Das West-Nil-Virus wird in Österreich durch heimische Stechmücken übertragen. Unter den im Jahr 2024 dokumentierten 37 Erkrankungen waren 19 Patientinnen und Patienten mit schweren Verläufen, die im Krankenhaus behandelt werden mussten. Damit stellt das Jahr 2024 den bisherigen Höhepunkt der registrierten Fallzahlen dar.
„Der deutliche Anstieg der Erkrankungsfälle zeigt, dass das West-Nil-Virus mittlerweile fest in Österreich etabliert ist“, sagt Judith Aberle, Professorin für Virusimmunologie an der Medizinischen Universität Wien und Leiterin der Studie am Zentrum für Virologie.
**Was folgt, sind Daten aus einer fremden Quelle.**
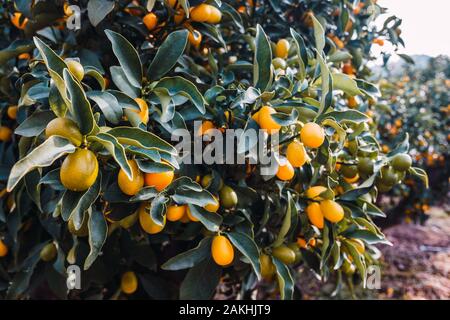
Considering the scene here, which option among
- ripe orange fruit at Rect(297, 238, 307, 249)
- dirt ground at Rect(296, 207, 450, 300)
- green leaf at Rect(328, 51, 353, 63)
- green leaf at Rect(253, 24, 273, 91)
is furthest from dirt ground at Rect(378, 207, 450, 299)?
green leaf at Rect(253, 24, 273, 91)

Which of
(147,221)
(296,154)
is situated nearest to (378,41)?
(296,154)

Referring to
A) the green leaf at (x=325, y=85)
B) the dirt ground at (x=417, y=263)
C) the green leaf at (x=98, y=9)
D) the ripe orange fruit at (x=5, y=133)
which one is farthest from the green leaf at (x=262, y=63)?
the dirt ground at (x=417, y=263)

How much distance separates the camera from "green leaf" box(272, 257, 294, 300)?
0.89 meters

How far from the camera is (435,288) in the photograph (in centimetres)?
256

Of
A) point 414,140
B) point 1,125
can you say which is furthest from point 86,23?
point 414,140

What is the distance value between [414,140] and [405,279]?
99 centimetres

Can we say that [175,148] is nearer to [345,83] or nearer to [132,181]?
[132,181]

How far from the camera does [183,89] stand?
80cm

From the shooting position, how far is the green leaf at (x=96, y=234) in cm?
64

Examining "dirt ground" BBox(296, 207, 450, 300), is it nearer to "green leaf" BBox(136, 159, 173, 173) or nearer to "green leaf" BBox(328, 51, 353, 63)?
"green leaf" BBox(328, 51, 353, 63)

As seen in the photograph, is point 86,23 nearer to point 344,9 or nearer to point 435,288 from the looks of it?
point 344,9

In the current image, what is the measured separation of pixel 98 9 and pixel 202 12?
25 cm

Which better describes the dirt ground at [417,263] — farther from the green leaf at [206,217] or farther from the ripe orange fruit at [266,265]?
the green leaf at [206,217]

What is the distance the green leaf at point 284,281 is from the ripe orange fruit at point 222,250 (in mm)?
133
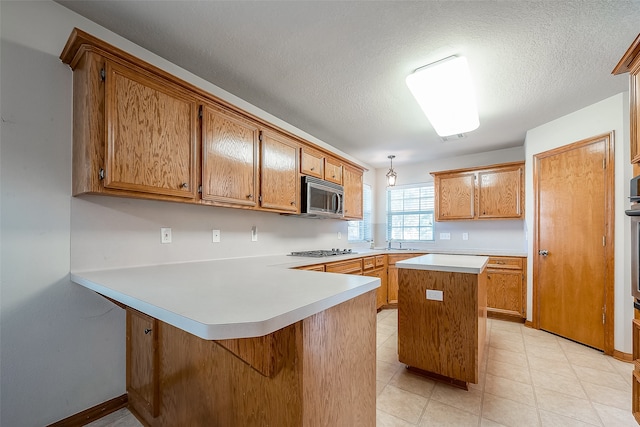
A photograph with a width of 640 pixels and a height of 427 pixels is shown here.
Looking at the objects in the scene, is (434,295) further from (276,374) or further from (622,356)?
(622,356)

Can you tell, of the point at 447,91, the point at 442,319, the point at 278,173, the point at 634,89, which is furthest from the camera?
the point at 278,173

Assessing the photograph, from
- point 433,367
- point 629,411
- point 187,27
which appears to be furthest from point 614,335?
point 187,27

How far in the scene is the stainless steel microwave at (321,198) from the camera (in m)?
2.97

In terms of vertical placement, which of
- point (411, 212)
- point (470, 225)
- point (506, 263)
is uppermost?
point (411, 212)

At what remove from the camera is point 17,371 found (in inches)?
56.3

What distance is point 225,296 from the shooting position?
1002 mm

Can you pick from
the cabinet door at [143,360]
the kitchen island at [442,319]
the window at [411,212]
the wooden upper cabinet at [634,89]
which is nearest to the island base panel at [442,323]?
the kitchen island at [442,319]

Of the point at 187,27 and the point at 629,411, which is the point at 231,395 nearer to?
the point at 187,27

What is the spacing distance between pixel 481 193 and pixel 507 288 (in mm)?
1385

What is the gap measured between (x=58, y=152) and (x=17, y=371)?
4.03ft

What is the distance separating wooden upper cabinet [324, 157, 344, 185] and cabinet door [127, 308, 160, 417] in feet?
7.82

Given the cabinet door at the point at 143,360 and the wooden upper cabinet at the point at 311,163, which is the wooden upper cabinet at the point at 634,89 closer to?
the wooden upper cabinet at the point at 311,163

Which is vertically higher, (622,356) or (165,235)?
(165,235)

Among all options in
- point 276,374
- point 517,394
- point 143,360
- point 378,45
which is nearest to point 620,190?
point 517,394
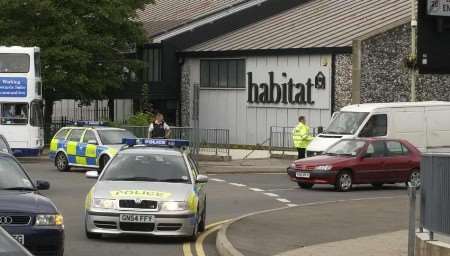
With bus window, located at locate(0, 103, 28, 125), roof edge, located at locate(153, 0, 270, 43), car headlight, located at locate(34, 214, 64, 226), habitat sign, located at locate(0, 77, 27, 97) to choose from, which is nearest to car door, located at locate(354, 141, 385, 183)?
habitat sign, located at locate(0, 77, 27, 97)

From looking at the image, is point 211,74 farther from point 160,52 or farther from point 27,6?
point 27,6

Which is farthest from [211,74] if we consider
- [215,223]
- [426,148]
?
[215,223]

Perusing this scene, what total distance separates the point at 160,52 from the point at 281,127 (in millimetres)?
9627

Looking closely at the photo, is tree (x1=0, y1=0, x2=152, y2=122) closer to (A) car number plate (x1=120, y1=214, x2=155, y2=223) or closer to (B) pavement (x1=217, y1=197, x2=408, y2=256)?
(B) pavement (x1=217, y1=197, x2=408, y2=256)

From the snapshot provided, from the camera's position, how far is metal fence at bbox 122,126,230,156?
40.3 m

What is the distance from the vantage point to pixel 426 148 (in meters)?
33.1

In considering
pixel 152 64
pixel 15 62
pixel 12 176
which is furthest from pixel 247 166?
pixel 12 176

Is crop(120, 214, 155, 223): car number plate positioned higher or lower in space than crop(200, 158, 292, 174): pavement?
higher

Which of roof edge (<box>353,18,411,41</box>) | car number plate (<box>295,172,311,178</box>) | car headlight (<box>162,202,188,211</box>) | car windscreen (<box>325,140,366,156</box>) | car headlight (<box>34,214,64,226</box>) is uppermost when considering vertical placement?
roof edge (<box>353,18,411,41</box>)

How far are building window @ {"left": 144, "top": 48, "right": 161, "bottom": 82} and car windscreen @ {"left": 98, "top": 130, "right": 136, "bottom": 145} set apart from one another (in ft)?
66.1

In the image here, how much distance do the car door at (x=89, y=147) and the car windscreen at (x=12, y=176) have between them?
18.2m

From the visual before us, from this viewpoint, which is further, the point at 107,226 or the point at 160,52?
the point at 160,52

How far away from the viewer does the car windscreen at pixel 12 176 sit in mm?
13164

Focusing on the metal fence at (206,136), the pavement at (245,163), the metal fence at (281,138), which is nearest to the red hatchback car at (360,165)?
the pavement at (245,163)
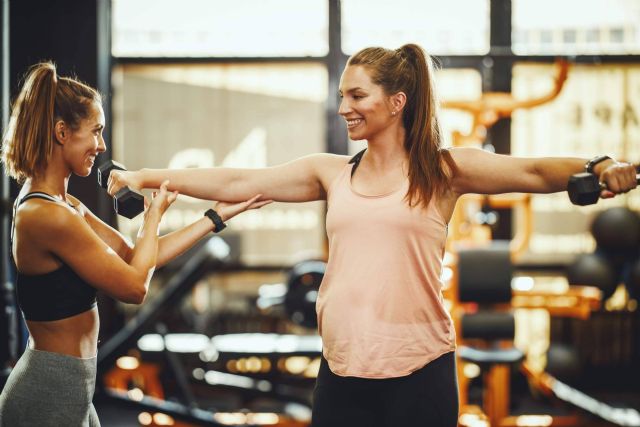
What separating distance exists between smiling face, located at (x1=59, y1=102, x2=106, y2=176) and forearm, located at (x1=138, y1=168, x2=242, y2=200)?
282mm

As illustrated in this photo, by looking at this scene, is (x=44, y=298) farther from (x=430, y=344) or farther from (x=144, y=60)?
(x=144, y=60)

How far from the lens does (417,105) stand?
1556mm

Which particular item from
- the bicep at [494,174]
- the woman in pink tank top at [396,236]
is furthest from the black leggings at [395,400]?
the bicep at [494,174]

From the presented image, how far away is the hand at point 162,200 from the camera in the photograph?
167 cm

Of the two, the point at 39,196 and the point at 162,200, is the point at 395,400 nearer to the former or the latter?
the point at 162,200

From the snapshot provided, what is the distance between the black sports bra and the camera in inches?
54.6

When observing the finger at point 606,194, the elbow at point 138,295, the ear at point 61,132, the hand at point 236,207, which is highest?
the ear at point 61,132

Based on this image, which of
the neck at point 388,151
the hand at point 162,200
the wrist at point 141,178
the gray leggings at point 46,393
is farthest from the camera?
the wrist at point 141,178

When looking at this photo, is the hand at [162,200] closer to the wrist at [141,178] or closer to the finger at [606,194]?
the wrist at [141,178]

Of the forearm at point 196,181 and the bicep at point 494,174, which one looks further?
the forearm at point 196,181

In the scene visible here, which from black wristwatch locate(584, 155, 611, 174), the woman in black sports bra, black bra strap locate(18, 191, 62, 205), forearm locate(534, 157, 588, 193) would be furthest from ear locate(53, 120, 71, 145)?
black wristwatch locate(584, 155, 611, 174)

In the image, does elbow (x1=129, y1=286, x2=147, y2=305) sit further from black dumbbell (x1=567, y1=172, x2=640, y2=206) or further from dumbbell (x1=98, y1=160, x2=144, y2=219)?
black dumbbell (x1=567, y1=172, x2=640, y2=206)

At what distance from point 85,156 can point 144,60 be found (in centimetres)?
320

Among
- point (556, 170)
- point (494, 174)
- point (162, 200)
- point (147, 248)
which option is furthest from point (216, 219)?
point (556, 170)
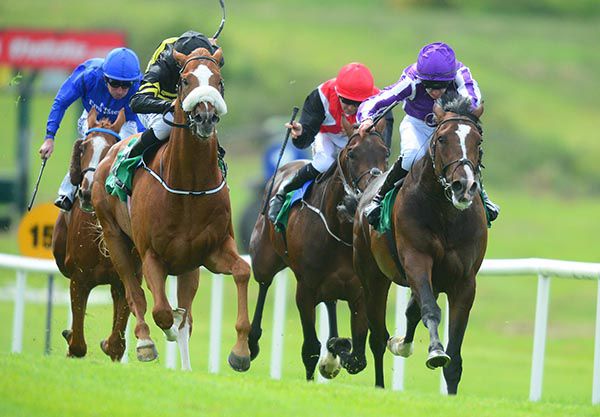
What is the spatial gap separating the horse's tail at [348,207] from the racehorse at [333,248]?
10mm

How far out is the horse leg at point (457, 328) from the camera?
9.27m

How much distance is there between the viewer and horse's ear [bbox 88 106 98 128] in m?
11.6

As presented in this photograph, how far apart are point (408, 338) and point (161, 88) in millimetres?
2373

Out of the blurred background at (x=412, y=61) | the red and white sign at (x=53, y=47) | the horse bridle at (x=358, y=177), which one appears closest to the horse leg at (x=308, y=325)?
the horse bridle at (x=358, y=177)

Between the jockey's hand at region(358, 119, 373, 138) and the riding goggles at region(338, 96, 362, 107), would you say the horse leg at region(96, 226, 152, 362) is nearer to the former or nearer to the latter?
the jockey's hand at region(358, 119, 373, 138)

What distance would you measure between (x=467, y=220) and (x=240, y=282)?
1.48m

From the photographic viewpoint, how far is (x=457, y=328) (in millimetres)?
9305

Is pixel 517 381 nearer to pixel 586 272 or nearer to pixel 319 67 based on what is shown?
pixel 586 272

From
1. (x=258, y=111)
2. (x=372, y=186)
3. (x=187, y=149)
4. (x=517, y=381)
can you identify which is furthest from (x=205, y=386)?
(x=258, y=111)

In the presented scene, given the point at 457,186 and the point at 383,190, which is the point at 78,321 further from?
the point at 457,186

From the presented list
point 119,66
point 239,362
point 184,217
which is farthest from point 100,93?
point 239,362

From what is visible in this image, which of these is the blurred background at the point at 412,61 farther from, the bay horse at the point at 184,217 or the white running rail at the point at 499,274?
the bay horse at the point at 184,217

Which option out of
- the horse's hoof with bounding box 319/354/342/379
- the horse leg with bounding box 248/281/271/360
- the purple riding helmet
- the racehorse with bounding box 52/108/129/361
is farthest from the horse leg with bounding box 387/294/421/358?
the racehorse with bounding box 52/108/129/361

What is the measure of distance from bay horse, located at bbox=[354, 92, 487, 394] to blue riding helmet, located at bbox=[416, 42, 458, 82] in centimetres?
32
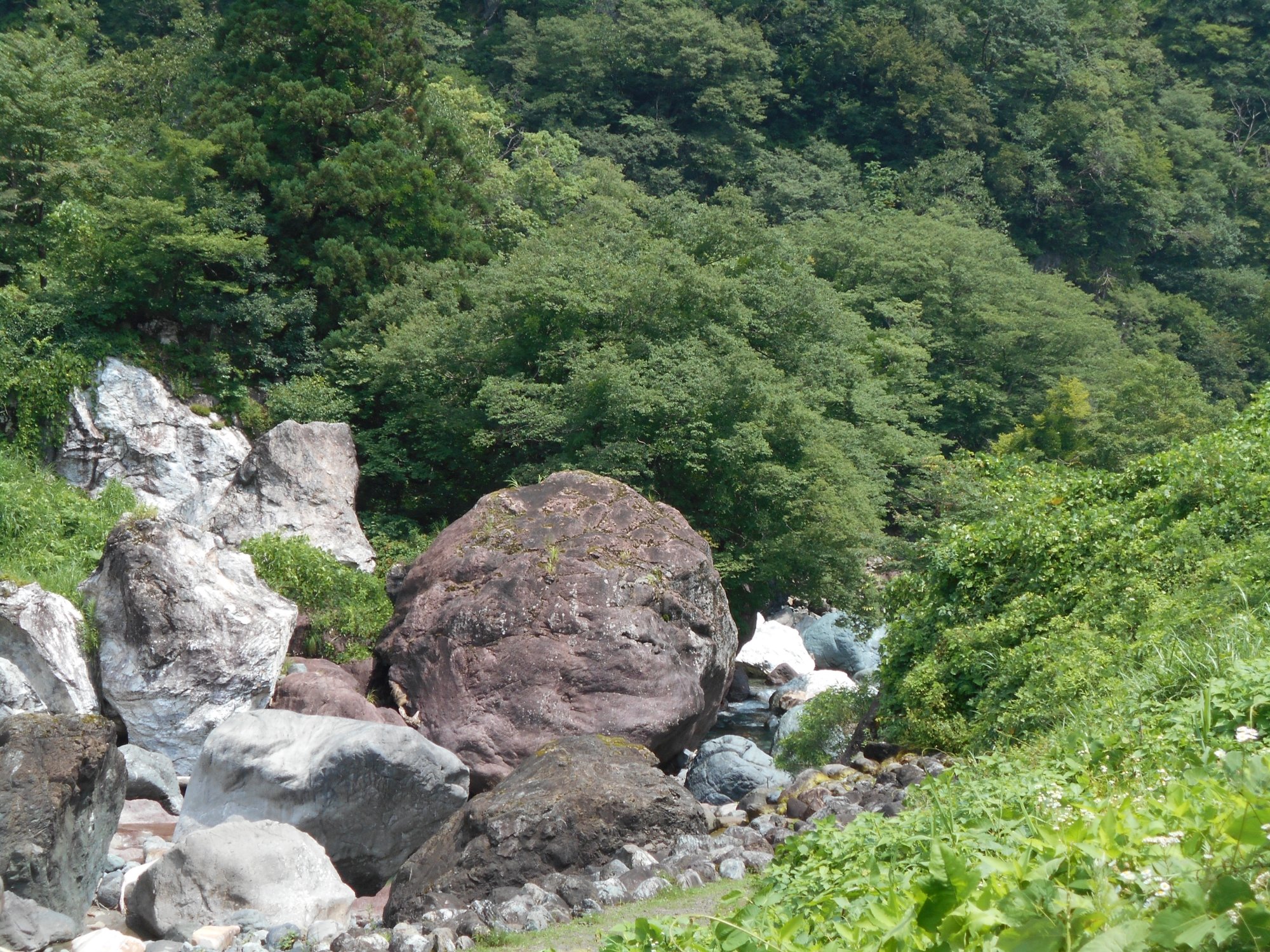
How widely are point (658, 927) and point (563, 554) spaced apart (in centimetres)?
1185

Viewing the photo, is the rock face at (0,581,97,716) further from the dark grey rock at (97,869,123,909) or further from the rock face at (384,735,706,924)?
the rock face at (384,735,706,924)

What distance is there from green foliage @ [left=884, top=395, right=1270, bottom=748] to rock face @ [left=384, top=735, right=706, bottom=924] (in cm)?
270

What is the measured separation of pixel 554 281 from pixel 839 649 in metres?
9.26

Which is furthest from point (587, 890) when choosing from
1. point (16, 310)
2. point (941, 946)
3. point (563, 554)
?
point (16, 310)

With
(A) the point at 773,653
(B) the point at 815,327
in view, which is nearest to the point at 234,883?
(A) the point at 773,653

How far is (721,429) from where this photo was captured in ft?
70.3

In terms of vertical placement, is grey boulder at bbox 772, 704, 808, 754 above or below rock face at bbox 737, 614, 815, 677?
above

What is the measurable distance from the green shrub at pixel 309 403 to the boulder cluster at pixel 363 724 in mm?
1002

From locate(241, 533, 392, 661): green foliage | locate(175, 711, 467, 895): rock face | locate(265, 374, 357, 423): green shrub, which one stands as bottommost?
locate(265, 374, 357, 423): green shrub

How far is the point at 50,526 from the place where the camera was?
1852cm

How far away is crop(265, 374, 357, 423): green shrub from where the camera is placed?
2409cm

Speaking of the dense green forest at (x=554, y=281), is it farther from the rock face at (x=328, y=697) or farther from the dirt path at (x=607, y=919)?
the dirt path at (x=607, y=919)

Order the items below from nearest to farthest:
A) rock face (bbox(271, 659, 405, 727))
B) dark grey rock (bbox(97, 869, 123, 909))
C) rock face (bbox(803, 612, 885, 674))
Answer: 1. dark grey rock (bbox(97, 869, 123, 909))
2. rock face (bbox(271, 659, 405, 727))
3. rock face (bbox(803, 612, 885, 674))

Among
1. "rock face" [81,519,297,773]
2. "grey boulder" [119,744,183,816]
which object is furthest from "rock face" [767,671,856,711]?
"grey boulder" [119,744,183,816]
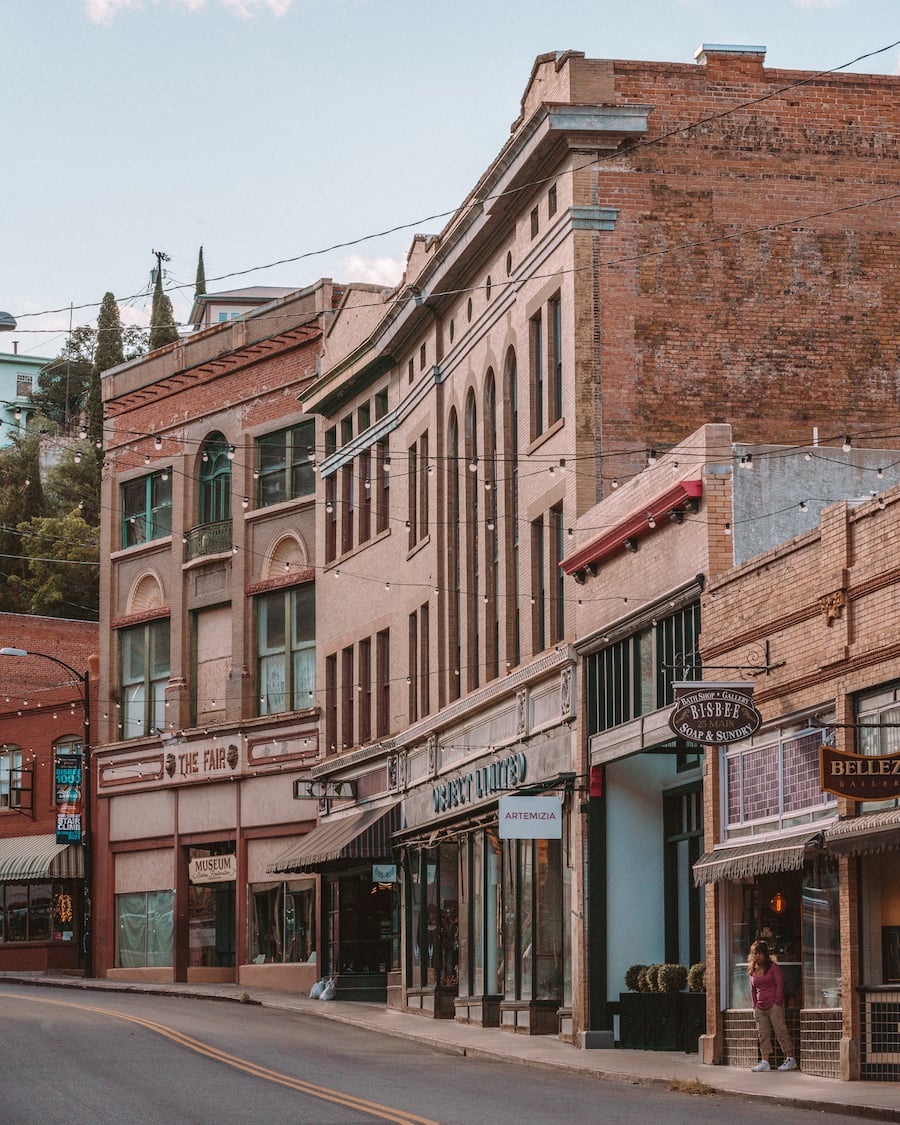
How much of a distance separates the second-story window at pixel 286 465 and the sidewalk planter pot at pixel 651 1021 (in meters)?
23.6

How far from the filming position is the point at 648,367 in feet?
95.2

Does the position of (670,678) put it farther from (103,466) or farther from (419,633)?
(103,466)

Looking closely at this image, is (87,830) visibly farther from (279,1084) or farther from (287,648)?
(279,1084)

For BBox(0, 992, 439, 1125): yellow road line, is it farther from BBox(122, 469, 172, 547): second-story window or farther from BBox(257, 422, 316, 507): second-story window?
BBox(122, 469, 172, 547): second-story window

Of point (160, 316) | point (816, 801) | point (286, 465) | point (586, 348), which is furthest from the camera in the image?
point (160, 316)

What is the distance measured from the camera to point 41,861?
5475 cm

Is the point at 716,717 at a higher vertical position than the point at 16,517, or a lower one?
lower

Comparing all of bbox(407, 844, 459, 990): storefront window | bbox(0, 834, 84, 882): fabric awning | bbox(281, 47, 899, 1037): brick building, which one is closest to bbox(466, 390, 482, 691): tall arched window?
bbox(281, 47, 899, 1037): brick building

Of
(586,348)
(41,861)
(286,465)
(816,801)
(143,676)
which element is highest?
(286,465)

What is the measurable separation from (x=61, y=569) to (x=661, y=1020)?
172 feet

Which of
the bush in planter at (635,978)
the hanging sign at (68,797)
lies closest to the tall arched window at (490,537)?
the bush in planter at (635,978)

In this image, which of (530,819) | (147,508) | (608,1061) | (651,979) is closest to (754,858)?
(608,1061)

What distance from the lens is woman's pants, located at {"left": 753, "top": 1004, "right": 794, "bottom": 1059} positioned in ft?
71.3

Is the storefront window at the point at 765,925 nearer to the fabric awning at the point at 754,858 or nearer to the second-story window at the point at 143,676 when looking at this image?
the fabric awning at the point at 754,858
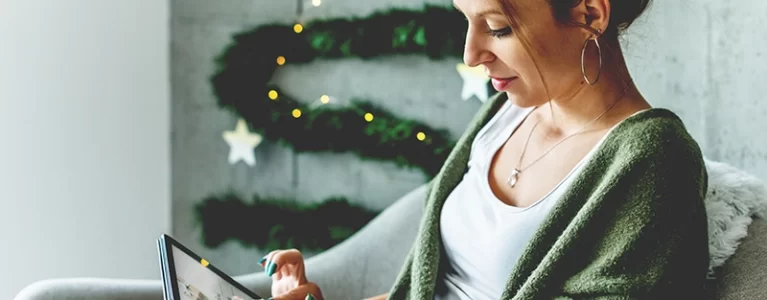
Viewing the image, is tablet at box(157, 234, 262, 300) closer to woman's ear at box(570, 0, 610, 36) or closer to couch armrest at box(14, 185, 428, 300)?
couch armrest at box(14, 185, 428, 300)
Virusvariante aus Südeuropa
Die meisten Erkrankungen traten im nördlichen Burgenland auf. In dieser Region wurde zudem erstmals eine Virusvariante nachgewiesen, die bislang vor allem aus Süd- und Südosteuropa bekannt war. Diese Entwicklung weist auf eine geografische Ausbreitung des Virus innerhalb Österreichs hin. „Dass wir neue regionale Schwerpunkte beobachten, unterstreicht die Notwendigkeit, auch in bislang weniger betroffenen Gebieten wachsam zu sein“, so Aberle. „Gerade in den Sommermonaten sollte bei Patientinnen und Patienten mit Meningitis oder Enzephalitis auch ohne Reiseanamnese an eine mögliche Infektion mit dem West-Nil-Virus gedacht werden.“
Hohe Dunkelziffer wahrscheinlich
Da nur etwa jede und jeder fünfte Infizierte Symptome entwickelt und schwere neurologische Erkrankungen nur bei einem kleinen Teil auftreten, gehen die Forschenden von einer erheblichen Zahl nicht erkannter Infektionen aus. Einen wirksamen Impfstoff gibt es derzeit nicht. Vor diesem Hintergrund kommt der kontinuierlichen Überwachung eine zentrale Bedeutung zu. Sie ermöglicht es, neue Risikogebiete frühzeitig zu erkennen und angemessen auf die Ausbreitung des Virus zu reagieren.
Die Langzeitstudie wurde am Zentrum für Virologie der Medizinischen Universität Wien in Zusammenarbeit mit der AGES durchgeführt und analysiert Daten aus dem Zeitraum von 2009 bis 2024. Das Projekt InFlaMe wird von der Europäischen Union unterstützt. Die Studie ist im Fachmagazin Eurosurveillance erschienen.